Question:
Show that the square of an odd positive integer is of the form 8q + 1, for some integer q.
Solution:
To Prove: that the square of an odd positive integer is of the form 8q + 1, for some integer q.

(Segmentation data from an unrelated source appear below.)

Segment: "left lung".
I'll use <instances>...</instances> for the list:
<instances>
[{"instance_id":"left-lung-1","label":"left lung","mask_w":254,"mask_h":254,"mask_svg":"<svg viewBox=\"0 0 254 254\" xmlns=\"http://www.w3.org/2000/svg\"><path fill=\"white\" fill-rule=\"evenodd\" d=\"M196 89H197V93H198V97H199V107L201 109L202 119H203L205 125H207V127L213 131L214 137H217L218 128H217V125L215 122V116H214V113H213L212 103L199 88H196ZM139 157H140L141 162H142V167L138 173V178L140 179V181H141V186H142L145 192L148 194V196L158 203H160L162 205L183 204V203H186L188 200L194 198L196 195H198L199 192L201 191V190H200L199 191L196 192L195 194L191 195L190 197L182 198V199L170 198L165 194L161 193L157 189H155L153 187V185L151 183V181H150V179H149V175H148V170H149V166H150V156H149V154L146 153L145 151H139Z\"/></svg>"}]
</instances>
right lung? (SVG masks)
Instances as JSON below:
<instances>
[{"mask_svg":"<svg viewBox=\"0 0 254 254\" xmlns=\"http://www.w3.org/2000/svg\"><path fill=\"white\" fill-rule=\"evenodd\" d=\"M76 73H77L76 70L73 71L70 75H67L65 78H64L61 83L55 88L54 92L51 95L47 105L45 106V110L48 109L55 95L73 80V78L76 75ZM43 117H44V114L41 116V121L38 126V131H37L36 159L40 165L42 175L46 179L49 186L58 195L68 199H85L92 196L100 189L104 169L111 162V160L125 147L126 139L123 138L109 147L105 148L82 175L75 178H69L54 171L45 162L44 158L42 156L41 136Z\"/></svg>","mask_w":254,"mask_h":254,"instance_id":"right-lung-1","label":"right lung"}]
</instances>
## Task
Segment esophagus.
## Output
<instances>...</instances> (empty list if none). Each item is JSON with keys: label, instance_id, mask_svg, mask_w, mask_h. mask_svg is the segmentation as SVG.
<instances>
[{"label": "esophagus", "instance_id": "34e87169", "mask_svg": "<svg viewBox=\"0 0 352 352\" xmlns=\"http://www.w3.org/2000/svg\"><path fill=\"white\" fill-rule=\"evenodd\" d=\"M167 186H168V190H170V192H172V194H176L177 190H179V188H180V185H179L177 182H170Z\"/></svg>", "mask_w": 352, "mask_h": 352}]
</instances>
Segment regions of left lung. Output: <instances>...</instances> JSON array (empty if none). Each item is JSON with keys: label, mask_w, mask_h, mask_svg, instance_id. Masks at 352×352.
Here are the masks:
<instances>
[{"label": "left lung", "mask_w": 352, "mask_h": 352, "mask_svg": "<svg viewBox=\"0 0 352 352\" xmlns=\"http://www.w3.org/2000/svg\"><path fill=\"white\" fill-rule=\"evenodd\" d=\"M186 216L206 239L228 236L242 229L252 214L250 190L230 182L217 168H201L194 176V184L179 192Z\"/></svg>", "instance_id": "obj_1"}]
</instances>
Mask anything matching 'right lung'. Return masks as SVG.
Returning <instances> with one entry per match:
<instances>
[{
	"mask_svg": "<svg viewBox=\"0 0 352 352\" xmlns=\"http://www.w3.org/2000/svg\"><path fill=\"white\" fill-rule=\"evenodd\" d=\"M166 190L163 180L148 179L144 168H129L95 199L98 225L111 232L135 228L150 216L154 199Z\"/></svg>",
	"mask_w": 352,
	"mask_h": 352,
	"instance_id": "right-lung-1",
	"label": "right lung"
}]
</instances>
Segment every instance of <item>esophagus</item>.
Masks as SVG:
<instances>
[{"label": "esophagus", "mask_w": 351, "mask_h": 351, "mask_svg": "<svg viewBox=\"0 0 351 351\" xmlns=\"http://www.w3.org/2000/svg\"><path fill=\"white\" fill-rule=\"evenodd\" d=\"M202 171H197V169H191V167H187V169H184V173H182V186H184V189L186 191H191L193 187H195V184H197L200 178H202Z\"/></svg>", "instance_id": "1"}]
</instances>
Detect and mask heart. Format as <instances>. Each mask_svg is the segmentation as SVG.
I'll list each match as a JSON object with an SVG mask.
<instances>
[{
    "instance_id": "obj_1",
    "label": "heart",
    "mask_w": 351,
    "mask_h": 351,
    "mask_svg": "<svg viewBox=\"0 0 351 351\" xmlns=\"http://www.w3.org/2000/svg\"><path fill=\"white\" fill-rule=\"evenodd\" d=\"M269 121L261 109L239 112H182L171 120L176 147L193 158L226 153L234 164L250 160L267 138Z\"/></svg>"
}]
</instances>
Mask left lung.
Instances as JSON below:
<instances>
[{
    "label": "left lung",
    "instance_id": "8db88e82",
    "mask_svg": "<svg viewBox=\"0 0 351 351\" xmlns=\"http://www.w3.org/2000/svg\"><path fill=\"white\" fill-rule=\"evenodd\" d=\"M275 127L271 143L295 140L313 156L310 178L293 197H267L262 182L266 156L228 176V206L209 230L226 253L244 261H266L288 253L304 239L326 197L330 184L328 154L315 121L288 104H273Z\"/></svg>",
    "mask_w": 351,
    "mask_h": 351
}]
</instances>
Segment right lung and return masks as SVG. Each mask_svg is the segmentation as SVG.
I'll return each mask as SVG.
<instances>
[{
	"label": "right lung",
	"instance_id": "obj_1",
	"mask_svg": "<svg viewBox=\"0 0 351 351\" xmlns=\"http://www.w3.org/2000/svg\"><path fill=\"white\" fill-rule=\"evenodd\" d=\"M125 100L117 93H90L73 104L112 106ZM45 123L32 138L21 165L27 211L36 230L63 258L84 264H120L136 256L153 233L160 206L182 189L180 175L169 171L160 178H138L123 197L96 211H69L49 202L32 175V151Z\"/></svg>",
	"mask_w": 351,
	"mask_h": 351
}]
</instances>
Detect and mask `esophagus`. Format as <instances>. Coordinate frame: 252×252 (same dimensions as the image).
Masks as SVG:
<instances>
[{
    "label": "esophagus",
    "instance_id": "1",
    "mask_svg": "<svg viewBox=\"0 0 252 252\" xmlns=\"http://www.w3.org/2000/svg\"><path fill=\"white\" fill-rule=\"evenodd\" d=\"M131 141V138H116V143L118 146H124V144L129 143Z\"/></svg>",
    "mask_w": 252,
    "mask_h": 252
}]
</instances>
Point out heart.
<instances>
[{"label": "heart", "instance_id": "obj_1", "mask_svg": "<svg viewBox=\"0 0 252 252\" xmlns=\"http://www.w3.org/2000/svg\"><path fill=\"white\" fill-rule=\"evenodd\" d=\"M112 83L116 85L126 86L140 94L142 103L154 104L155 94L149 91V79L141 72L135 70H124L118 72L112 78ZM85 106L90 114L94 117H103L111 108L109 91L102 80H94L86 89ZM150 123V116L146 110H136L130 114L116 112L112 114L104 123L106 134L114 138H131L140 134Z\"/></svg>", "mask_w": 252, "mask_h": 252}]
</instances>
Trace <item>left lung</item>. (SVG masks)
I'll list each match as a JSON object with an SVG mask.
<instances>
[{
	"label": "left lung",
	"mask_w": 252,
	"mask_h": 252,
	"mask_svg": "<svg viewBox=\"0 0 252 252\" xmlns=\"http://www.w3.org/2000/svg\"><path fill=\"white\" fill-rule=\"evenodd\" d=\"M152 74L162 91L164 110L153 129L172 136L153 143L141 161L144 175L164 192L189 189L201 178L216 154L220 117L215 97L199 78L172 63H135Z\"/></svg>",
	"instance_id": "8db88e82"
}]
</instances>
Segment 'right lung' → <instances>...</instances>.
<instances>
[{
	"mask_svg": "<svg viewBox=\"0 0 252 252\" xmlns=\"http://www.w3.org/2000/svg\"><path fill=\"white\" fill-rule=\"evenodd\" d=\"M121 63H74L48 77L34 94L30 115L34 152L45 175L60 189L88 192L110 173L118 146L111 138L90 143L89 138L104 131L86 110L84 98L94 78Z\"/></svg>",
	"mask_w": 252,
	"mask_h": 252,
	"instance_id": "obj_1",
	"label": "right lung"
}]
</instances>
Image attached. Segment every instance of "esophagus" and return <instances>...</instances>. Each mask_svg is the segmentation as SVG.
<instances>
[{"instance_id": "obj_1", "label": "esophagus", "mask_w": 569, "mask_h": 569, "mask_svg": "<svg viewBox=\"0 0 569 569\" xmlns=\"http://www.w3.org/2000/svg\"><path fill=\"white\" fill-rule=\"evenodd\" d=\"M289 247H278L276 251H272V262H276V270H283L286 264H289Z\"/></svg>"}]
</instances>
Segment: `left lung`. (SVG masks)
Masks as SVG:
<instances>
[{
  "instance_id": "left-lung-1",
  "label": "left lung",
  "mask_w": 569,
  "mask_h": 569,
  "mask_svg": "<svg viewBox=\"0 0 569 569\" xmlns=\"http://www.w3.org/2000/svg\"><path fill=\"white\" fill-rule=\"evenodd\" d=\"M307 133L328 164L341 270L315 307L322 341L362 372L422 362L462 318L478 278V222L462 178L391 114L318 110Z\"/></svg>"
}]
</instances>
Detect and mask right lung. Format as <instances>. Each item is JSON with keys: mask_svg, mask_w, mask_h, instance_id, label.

Proof: Since any positive integer n is of the form 4m + 1 and 4m + 3
If n = 4m + 1
$\Rightarrow n^{2}=(4 m+1)^{2}$
$\Rightarrow n^{2}=(4 m)^{2}+8 m+1$
$\Rightarrow n^{2}=16 m^{2}+8 m+1$
$\Rightarrow n^{2}=8 m(2 m+1)+1$
$\Rightarrow n^{2}+8 q+1(q=m(2 m+1))$
If n = 4m + 3
$\Rightarrow n^{2}=(4 m+3)^{2}$
$\Rightarrow n^{2}=(4 m)^{2}+24 m+9$
$\Rightarrow n^{2}=16 m^{2}+24 m+9$
$\Rightarrow n^{2}=8\left(2 m^{2}+3 m+1\right)+1$
$\Rightarrow n^{2}=8 q+1 \quad\left(q=\left(2 m^{2}+3 m+1\right)\right)$
Hence $n^{2}$ integer is of the form $8 q+1$, for some integer $q$.